### To do
Each record that follows must be reproduced exactly.

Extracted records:
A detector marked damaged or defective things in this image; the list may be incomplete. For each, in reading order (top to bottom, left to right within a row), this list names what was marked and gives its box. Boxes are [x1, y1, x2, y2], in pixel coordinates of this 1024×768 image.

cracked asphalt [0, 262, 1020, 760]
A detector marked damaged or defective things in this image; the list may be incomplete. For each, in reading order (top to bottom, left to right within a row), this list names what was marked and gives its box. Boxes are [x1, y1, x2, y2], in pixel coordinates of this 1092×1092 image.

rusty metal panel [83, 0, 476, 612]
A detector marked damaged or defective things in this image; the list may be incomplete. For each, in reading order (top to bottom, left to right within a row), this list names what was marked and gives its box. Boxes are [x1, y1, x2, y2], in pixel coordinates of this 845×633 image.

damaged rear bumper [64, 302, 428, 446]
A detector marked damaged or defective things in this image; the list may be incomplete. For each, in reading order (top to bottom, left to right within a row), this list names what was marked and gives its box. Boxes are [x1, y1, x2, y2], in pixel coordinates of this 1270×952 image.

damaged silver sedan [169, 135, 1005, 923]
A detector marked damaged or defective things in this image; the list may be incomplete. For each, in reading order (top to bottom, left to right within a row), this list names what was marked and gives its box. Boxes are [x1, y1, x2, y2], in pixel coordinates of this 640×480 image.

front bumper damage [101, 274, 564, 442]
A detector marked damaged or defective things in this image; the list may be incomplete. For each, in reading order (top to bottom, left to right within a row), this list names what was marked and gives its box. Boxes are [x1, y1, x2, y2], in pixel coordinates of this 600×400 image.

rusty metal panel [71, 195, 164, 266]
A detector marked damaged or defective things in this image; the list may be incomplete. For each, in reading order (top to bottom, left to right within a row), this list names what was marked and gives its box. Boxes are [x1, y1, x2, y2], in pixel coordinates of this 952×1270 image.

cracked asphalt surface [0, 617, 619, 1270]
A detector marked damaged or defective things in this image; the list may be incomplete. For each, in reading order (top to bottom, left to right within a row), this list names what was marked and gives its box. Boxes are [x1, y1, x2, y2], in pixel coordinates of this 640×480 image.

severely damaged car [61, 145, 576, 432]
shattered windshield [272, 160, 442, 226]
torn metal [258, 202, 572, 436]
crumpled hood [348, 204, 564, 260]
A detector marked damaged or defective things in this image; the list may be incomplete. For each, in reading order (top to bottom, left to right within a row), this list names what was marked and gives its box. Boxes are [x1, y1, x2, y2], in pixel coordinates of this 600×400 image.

### Exercise solution
A detector marked damaged or defective things in this image; the list may be incomplete. For each, in reading order (top to bottom, left to right within a row), this list names what was marked and gives its box. Boxes are [x1, y1, x2, y2], in pixel coordinates of this 1024×768 image.

cracked asphalt [0, 262, 1020, 760]
A detector marked damaged or defective things in this image; the list may be incomplete. For each, in reading order (top to bottom, left to right within a row), this list names what was marked and gives its box. Boxes are [x1, y1, x2, y2], in pixel coordinates of this 1092×1092 image.

rusty metal panel [83, 0, 476, 612]
A detector marked damaged or defective things in this image; the list may be incomplete. For each, in reading order (top to bottom, left to right within a row), this list names what was marked and gives its box. Boxes are [x1, y1, x2, y2], in pixel coordinates of this 845×633 image.

damaged rear bumper [64, 302, 428, 446]
A detector marked damaged or defective things in this image; the list may be incomplete. For each, in reading order (top to bottom, left to right within a row), this list names what was marked and gives its box. Boxes are [x1, y1, x2, y2], in pixel coordinates of this 1270×952 image.

damaged silver sedan [169, 135, 1005, 923]
A detector marked damaged or defective things in this image; the list may be incomplete. For each, in reading order (top to bottom, left to right within a row), this list names what was marked and gives its box. Boxes are [x1, y1, x2, y2], in pixel coordinates of this 640×480 image.

front bumper damage [101, 274, 564, 442]
A detector marked damaged or defective things in this image; the list may be incomplete. For each, in reading order (top to bottom, left to right within a row), this list names what was marked and gives its box. Boxes are [x1, y1, x2, y2], in pixel coordinates of this 600×400 image.

rusty metal panel [71, 195, 164, 266]
A detector marked damaged or defective things in this image; the list may be incomplete. For each, in reading order (top to bottom, left to right within a row), this list names what was marked and gives its box. Boxes are [x1, y1, x2, y2], in pixel coordinates of this 952×1270 image.

cracked asphalt surface [0, 617, 619, 1270]
A detector marked damaged or defective things in this image; the list may be incomplete. For each, in reading order (top to bottom, left to right within a row), this list names what was marked and gives its box. Boxes are [x1, y1, x2, y2], in pixel coordinates of this 640×480 image.

severely damaged car [61, 145, 576, 432]
shattered windshield [272, 160, 442, 226]
torn metal [258, 202, 572, 436]
crumpled hood [348, 204, 564, 260]
A detector marked damaged or defective things in this image; the list may be incomplete. For each, in reading order (top to bottom, left to right within a row), this list names what was marked and gives its box. Boxes are [x1, y1, x2, y2], in pixel coordinates of this 600×400 image.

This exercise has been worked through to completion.